SPAC14C4.10c research provides an excellent framework for student training in molecular biology and biochemistry:
Project structure for undergraduate research:
Begin with bioinformatic analysis and hypothesis generation
Progress to recombinant protein expression and purification
Advance to functional characterization based on predictions
Culminate in integrative data analysis and presentation
Implementation of research training framework:
Assessment strategies:
Timeline structure:
This structure aligns with proven student-scientist curriculum models that integrate inquiry-based research experiences with professional development activities . Research on uncharacterized proteins like SPAC14C4.10c is particularly valuable for training as it emphasizes the discovery process, teaches students to deal with ambiguity, and models real scientific investigation rather than cookbook laboratory exercises.
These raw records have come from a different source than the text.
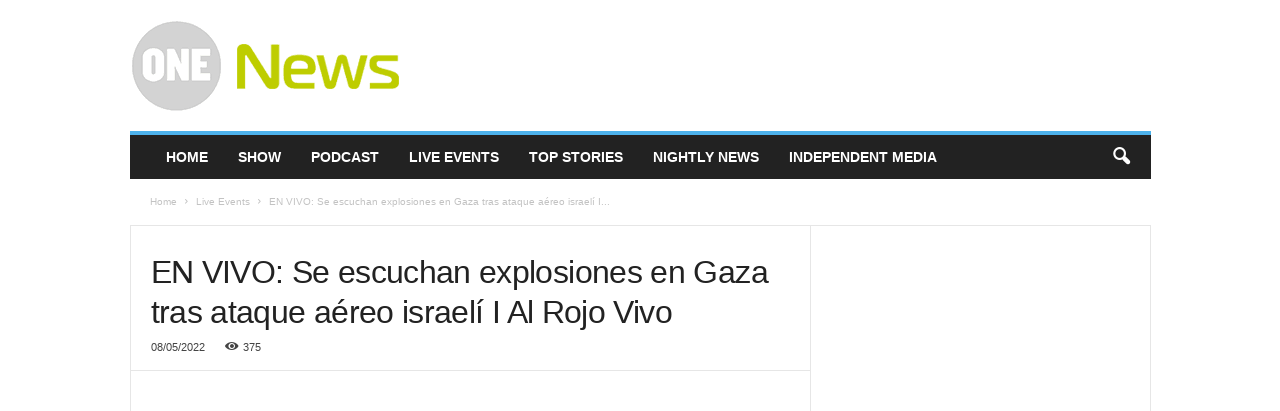

--- FILE ---
content_type: text/html; charset=utf-8
request_url: https://www.google.com/recaptcha/api2/aframe
body_size: -85
content:
<!DOCTYPE HTML><html><head><meta http-equiv="content-type" content="text/html; charset=UTF-8"></head><body><script nonce="GyYJ-ozow0QVLT1VXiymkg">/** Anti-fraud and anti-abuse applications only. See google.com/recaptcha */ try{var clients={'sodar':'https://pagead2.googlesyndication.com/pagead/sodar?'};window.addEventListener("message",function(a){try{if(a.source===window.parent){var b=JSON.parse(a.data);var c=clients[b['id']];if(c){var d=document.createElement('img');d.src=c+b['params']+'&rc='+(localStorage.getItem("rc::a")?sessionStorage.getItem("rc::b"):"");window.document.body.appendChild(d);sessionStorage.setItem("rc::e",parseInt(sessionStorage.getItem("rc::e")||0)+1);localStorage.setItem("rc::h",'1768977724564');}}}catch(b){}});window.parent.postMessage("_grecaptcha_ready", "*");}catch(b){}</script></body></html>

--- FILE ---
content_type: application/javascript; charset=utf-8
request_url: https://fundingchoicesmessages.google.com/f/AGSKWxWhQhCVB-fWVc027bWNv6QFGYpitFg8qt2bXI4MaQDMMOKEATYxetUv213z8TSWNAdSBFmfYI9-gAl8q7cL5bra0QdWqRU7raf7iLFxFyBv18JxN7eXmg9gjFNGh3AcBM3mKA4pEE4jf1SmXV-DUBLxGYwxny40pV9i5nE6MP35QOUdQpTKxUkrDyrX/_-468x060_/ads-sticker2./AdvertisingIsPresent6?_Ad125._collect/ads/
body_size: -1290
content:
window['c1918e42-7368-4b27-a524-0e773d76dec5'] = true;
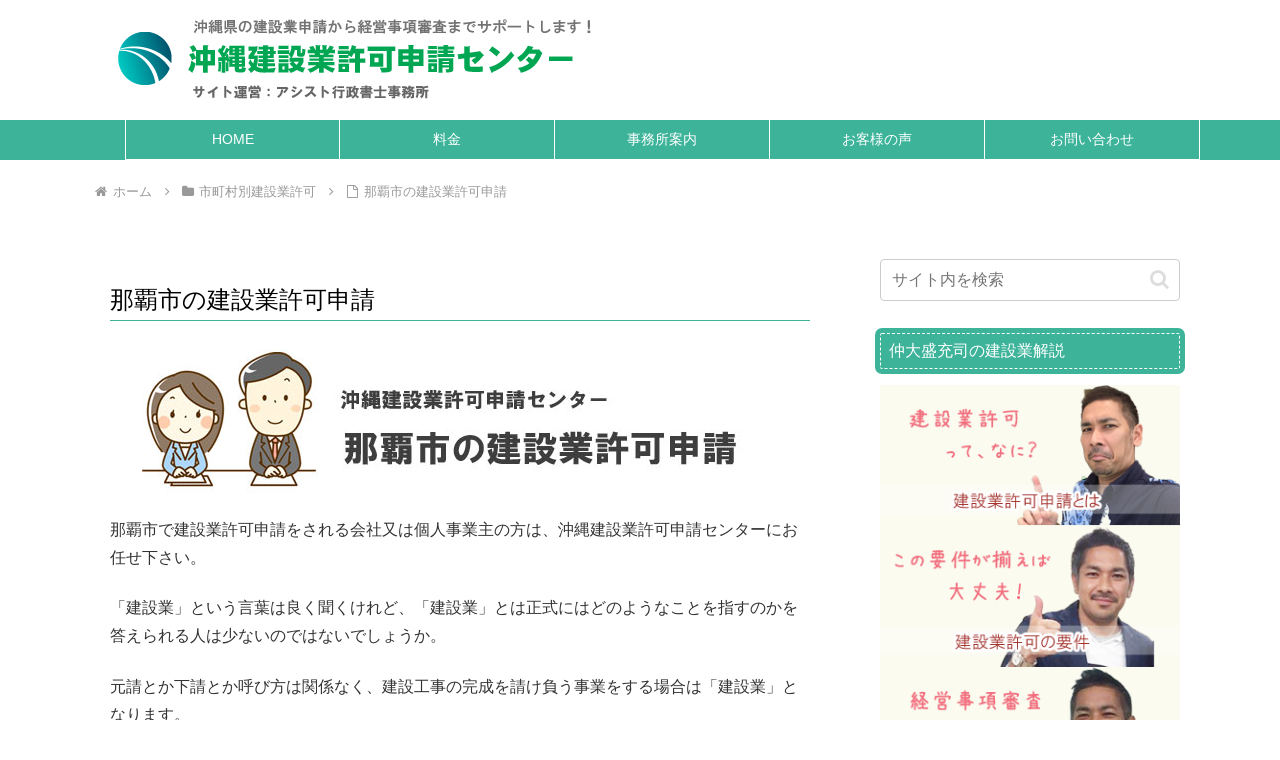

--- FILE ---
content_type: text/css
request_url: https://kensetsu.okinawa.pro/wp-content/themes/cocoon-child-master/style.css?ver=6.8.3&fver=20190717045515
body_size: 2055
content:
@charset "UTF-8";

/*!
Theme Name: Cocoon Child
Template:   cocoon-master
Version:    0.0.5
*/

/************************************
** 子テーマ用のスタイルを書く
************************************/
/*必要ならばここにコードを書く*/

/* リンク
------------------------------------------------------------*/
a img:hover {
	opacity: 0.5 ;
	transition: 1.0s ;
}

/* 強調
------------------------------------------------------------*/
strong{
 font-weight: bold;
 background: linear-gradient(transparent 90%, #ffaaaa 30%);
}

/* h2～h4見出し
------------------------------------------------------------*/
.article h1{
	margin:20px 0;
	padding:5px 0;
	font-weight:normal;
	font-size:150%;
	color: #000;
	border-bottom:1px solid #3db49a;
}

.article h2{
	margin:20px 10px 15px 5px;
	padding:10px 0 10px 15px;
	font-size:150%;
	font-weight:normal;
	color: #333;
	border-left:10px solid #3db49a;
	background:#dafbf4;
	border-radius:3px;
	-webkit-border-radius:3px;
	-moz-border-radius:3px;
}

.article h3{
	margin:10px 10px 10px 5px;
	padding:5px 0;
	font-size:130%;
	font-weight:normal;
	color:#2e2c2c;
	border-left: none;
    border-right: none;
    border-top: none;
	border-bottom:2px solid #3db49a;
}


.article h4{
	margin:10px 10px 10px 5px;
	padding:5px 0;
	font-size:100%;
	font-weight:bold;
	color:#2e2c2c;
	border-top: none;
	border-bottom:2px dotted #3db49a;
}

.article h2.front{
  background: #3db49a;
  box-shadow: 0px 0px 0px 5px #3db49a;
  font-weight:normal;
  color:#ffffff;
  border: dashed 1px#ffffff ;
  padding: 0.2em 0.5em;
}

/* サイドバー
------------------------------------------------------------*/
.sidebar h3{
  background: #3db49a;
  box-shadow: 0px 0px 0px 5px #3db49a;
  border: dashed 1px#ffffff ;
  font-size:100%;
  font-weight:normal;
  color:#ffffff;
  padding: 0.2em 0.5em;
}

.wpp-post-title{
	font-size:80%;
}



/* グローバルメニュー
------------------------------------------------------------*/
#navi li {
  border-right: 1px solid #ffffff;
  border-left: 1px solid #ffffff;
  border-bottom: 1px solid #ffffff;	
  }
 
#navi li+ li {
  border-left: 0;
  border-right: 1px solid #ffffff;
  }

.item-label{
	font-size:90%;
}

/* ヘッダー
------------------------------------------------------------*/
.header-in {
	display: block;
}

.logo {
text-align: left;
float:left;
}

/* ヘッダーコンタクト
----------------------------------*/
.c_box {
float:right;
}

.c_box .contact_h{
margin-top:-5px;
padding:3px 0 0;
}

.c_box .contact{
margin:0px 5px 0 0;
}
Publications characterizing SPAC14C4.10c should include comprehensive data sets:
Sequence and structural information:
Complete sequence with accession numbers
Domain architecture diagrams
Structural models or experimental structures
Evolutionary conservation analysis
Expression and purification details:
Full construct designs including tags and linkers
Expression conditions optimization data
Purification strategy with yield and purity assessment
Stability and storage condition evaluations
Functional characterization:
Phenotypic analysis of deletion/knockdown strains
Localization data with appropriate controls
Interaction partner identification and validation
Biochemical activity assays with statistical analysis
Supporting data formats:
Representative images of key findings
Quantitative data in table format
Statistical analysis details
Raw data availability statement
Following the NIH guidelines for data tables in research publications ensures comprehensive reporting . Researchers should prepare tables that clearly present both positive and negative results, avoiding publication bias. For S. pombe-specific work, adherence to the community's gene and protein nomenclature standards is essential. Additionally, researchers should consider depositing raw data in appropriate repositories (e.g., ProteomeXchange for proteomics data, GEO for transcriptomics) to enhance reproducibility and enable meta-analyses.